Work request: Copy the part of the post about learning the age of the adoption, beginning with the words "I know it shouldn't" and ending after "about my life.", and change "nanny" to "babysitter".

━━ Passage ━━

My adopted mom (my aunt, dad's sister) got temporary custody of me when I was two. Or so I thought. Apparently I was wrong, and I hadn't even turned a year old when my real mom left.



I know it shouldn't be a big deal, but for some reason, that year really makes a difference.



I've battled bipolar disorder, severe PPD, and fibromyalgia as a single mom, and still made it to a year with DD. She had a great husband (at the time anyway) who was working two jobs, and even paid a nanny to come in so that she didn't have to wake up early with me or my half brother.



Part of me says I should feel better about myself, but the other part of me says I should worse about my life.



I don't know what to think. This post means nothing to anyone that doesn't know me, so sorry for the randomness. It's just hitting me really hard for some reason, and I can't exactly post on FB.

I'm me 4 kids; Kentucky 3109 posts
24th Nov '12

was it your bio mom or adopted mom that had a nanny?

user banned 3 kids; Texas 26201 posts
24th Nov '12
Quoting Chroma Hex [+1]:" My adopted mom (my aunt, dad's sister) got temporary custody of me when I was two. Or so I thought. Apparently ... [snip!] ... know me, so sorry for the randomness. It's just hitting me really hard for some reason, and I can't exactly post on FB. "


Just think about how much greater of a mom you are and will be. I could never walk out on my kids... I made them, birthed them.. I want to watch them grow and learn. Life is full of lessons, easy and hard.. and kids will test you.



I know how the void feels of not having your mom there and im sure thats what you are feeling. Im sorry you have to go through this :(

user banned 33 kids; Blytheville, Arkansas 7534 posts
24th Nov '12
Quoting I'm me:" was it your bio mom or adopted mom that had a nanny?"


Biomom. It's almost like a family gag that she never had to wake up before 12 while she was married to my dad. She had issues herself and "just couldn't do it".

Supafly★ 2 kids; Poland 14109 posts
24th Nov '12

I don't know you, but I can understand why you'd be a little upset. It's never pleasant to think about your own mother not being able to take care of you. Maybe she had severe PPD as well? Some women with PPD don't want anything to do with their child until they get help.

━━━
━━ Data shown ━━

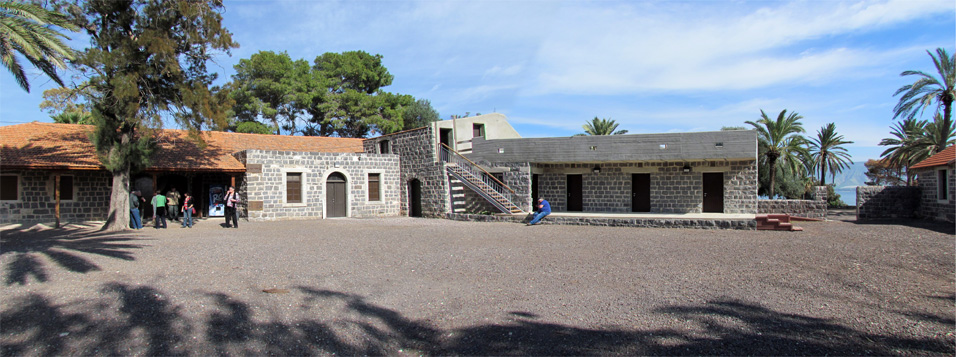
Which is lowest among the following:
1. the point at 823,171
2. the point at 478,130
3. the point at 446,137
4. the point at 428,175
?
the point at 428,175

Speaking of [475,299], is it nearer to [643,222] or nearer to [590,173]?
[643,222]

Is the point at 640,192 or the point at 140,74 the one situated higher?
the point at 140,74

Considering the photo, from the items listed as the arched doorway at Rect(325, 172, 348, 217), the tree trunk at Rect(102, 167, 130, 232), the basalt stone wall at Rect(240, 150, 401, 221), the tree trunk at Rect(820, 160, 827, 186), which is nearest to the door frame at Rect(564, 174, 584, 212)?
the basalt stone wall at Rect(240, 150, 401, 221)

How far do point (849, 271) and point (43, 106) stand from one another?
59.4 ft

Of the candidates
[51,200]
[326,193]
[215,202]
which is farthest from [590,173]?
[51,200]

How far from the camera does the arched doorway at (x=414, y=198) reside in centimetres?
2161

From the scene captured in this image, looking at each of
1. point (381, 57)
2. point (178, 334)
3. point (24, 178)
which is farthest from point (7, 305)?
point (381, 57)

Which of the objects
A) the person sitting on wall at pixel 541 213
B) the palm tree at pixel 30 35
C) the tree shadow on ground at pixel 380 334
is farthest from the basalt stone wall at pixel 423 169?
the tree shadow on ground at pixel 380 334

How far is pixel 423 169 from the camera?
67.5 feet

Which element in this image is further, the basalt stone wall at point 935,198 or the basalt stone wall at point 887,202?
the basalt stone wall at point 887,202

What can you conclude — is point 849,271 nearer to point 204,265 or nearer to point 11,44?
point 204,265

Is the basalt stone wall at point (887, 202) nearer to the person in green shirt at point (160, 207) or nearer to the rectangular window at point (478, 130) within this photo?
the rectangular window at point (478, 130)

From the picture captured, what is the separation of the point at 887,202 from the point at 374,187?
19.7 metres

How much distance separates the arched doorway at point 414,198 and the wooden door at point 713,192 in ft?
37.5
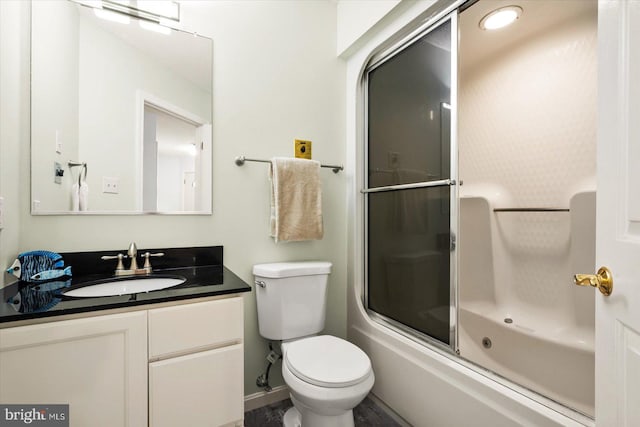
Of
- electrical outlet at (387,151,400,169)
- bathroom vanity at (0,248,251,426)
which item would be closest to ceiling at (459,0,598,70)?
electrical outlet at (387,151,400,169)

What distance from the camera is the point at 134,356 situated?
0.98 metres

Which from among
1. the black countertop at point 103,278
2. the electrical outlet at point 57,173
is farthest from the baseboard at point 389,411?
the electrical outlet at point 57,173

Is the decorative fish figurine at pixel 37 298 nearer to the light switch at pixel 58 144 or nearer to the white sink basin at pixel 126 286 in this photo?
the white sink basin at pixel 126 286

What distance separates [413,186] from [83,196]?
1593mm

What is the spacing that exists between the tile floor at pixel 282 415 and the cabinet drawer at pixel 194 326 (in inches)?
29.8

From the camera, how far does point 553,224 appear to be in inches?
71.2

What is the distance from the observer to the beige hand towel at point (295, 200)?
5.58ft

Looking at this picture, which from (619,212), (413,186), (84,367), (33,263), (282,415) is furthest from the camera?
(282,415)

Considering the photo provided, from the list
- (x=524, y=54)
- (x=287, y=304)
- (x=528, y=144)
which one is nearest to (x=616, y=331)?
(x=287, y=304)

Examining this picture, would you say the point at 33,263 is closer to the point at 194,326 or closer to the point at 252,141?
the point at 194,326

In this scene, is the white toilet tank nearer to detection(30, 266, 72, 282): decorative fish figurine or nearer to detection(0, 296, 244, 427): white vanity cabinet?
detection(0, 296, 244, 427): white vanity cabinet

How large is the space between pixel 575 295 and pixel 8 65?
2.95 m

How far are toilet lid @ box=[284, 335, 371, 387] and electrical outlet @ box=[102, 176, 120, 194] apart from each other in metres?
1.14

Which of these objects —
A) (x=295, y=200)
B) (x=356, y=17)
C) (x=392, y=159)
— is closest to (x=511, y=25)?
(x=356, y=17)
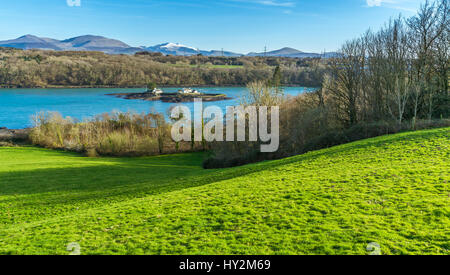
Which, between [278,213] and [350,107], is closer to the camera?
[278,213]

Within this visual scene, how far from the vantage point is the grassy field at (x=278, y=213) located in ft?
29.2

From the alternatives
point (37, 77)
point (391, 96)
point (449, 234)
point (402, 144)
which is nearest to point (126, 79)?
point (37, 77)

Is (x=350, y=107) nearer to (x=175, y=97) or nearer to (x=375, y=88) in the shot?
(x=375, y=88)

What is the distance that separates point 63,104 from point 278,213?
119994mm

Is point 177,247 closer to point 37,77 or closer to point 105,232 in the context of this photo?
point 105,232

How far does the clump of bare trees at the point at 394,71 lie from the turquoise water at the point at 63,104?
1669 inches

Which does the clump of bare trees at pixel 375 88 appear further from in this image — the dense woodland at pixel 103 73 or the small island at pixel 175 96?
the dense woodland at pixel 103 73

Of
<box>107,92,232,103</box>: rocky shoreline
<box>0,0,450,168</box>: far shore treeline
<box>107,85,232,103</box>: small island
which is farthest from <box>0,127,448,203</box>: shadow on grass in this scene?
<box>107,85,232,103</box>: small island

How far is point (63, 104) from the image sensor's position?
112 meters

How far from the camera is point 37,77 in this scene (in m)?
154

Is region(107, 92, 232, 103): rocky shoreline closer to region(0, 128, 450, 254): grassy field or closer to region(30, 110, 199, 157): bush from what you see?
region(30, 110, 199, 157): bush

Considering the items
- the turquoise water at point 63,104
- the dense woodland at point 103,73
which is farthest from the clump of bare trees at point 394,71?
the dense woodland at point 103,73

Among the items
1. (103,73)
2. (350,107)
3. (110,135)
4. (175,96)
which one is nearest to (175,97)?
(175,96)

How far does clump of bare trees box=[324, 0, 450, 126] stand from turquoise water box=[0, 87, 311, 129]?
139ft
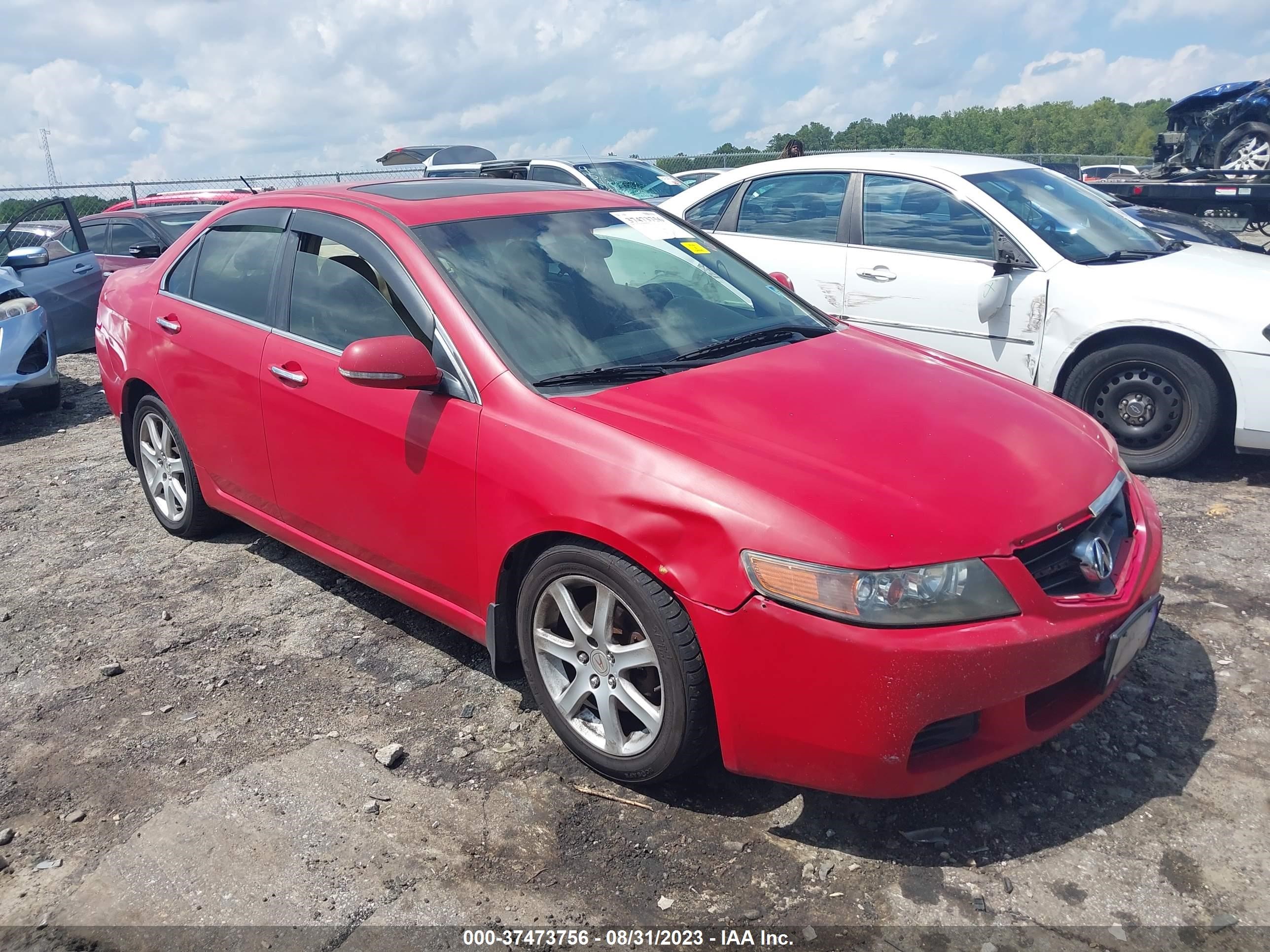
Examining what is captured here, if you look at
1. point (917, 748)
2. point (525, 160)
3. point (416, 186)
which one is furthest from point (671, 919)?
→ point (525, 160)

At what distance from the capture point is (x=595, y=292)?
11.6ft

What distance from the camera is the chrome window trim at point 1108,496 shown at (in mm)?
2855

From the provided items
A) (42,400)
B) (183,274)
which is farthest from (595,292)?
(42,400)

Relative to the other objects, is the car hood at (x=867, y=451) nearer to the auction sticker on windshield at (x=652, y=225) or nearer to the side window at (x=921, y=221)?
the auction sticker on windshield at (x=652, y=225)

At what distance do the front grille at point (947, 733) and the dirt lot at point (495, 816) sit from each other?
0.37 m

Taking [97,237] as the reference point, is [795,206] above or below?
above

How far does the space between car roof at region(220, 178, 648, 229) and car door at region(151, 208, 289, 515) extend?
15 cm

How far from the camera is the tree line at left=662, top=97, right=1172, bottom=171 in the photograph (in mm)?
43000

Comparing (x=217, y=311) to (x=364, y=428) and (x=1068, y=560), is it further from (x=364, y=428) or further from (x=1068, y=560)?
(x=1068, y=560)

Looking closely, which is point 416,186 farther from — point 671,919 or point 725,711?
point 671,919

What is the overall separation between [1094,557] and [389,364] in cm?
213

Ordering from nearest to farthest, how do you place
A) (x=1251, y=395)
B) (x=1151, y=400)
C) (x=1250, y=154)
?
(x=1251, y=395) → (x=1151, y=400) → (x=1250, y=154)

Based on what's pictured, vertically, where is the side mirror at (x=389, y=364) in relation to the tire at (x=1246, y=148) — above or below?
below

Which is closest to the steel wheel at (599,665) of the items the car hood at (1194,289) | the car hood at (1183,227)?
the car hood at (1194,289)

━━━

Solution below:
I know it shouldn't be a big deal, but for some reason, that year really makes a difference.



I've battled bipolar disorder, severe PPD, and fibromyalgia as a single mom, and still made it to a year with DD. She had a great husband (at the time anyway) who was working two jobs, and even paid a babysitter to come in so that she didn't have to wake up early with me or my half brother.



Part of me says I should feel better about myself, but the other part of me says I should worse about my life.